Clark: To produce stage 4 Challenger Safety, the leader must provide air cover in exchange for candor. It starts with asking for feedback. Then you follow it by giving reassurance that your opinion and point of view matter. It looks like active listening. It looks like empathy. It looks like appreciation and encouragement to be candid again. Sometimes leaders ask for candid feedback, but they don’t really want it. That’s not honest and people can smell that dishonest intent. If you really want the candor, provide the air cover. It’s that simple.

Duncan: To help foster honest and vigorous discussion, you advocate assigning a team member to dissent. How does that work?

Clark: If you have a decision or course of action that you’re considering, take three of your team members and say, “I am assigning you to be our loyal opposition. Your job is to tell us what’s wrong with this idea, decision, or proposed course of action. Why is it a dumb idea? Where is it flawed?

When you replace personal risk with institutional permission, what out! People will take the assignment seriously and you will immediately begin to see a healthier norm emerge on your team.

Duncan: How does dissent contribute to innovation?

Clark: Simple. Innovation is, by definition, based on disrupting the status quo. That means we dissent from the way we do things now.
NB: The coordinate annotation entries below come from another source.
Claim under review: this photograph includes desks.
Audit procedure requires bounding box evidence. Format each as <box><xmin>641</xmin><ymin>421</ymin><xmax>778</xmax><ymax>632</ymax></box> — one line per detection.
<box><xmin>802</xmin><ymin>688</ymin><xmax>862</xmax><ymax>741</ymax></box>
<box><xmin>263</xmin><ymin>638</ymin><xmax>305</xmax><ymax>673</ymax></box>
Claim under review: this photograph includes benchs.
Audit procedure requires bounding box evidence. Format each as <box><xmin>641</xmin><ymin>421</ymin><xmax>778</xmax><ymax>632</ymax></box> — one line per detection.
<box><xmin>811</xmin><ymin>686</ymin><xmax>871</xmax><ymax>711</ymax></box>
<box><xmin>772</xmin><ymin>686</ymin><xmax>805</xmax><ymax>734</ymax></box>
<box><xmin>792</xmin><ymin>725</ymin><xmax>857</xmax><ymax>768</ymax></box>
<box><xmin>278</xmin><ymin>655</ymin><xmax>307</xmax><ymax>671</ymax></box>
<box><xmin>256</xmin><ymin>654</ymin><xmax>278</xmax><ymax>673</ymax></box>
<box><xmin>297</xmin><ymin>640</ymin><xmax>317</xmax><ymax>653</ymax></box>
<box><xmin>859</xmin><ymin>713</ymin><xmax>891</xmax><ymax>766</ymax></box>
Duncan: You tell people that it’s not expensive to be themselves. How does that idea relate to psychological safety?

Clark: This is stage 1, inclusion safety. If it’s socially, emotionally, politically, or economically expensive to be yourself, you won’t be. Why? Because research shows that fear changes behavior. The foundation of psychological safety is inclusion—the belief that you are free and able to be yourself. If people feel it’s not expensive to be themselves, watch out. That’s when you will unleash them!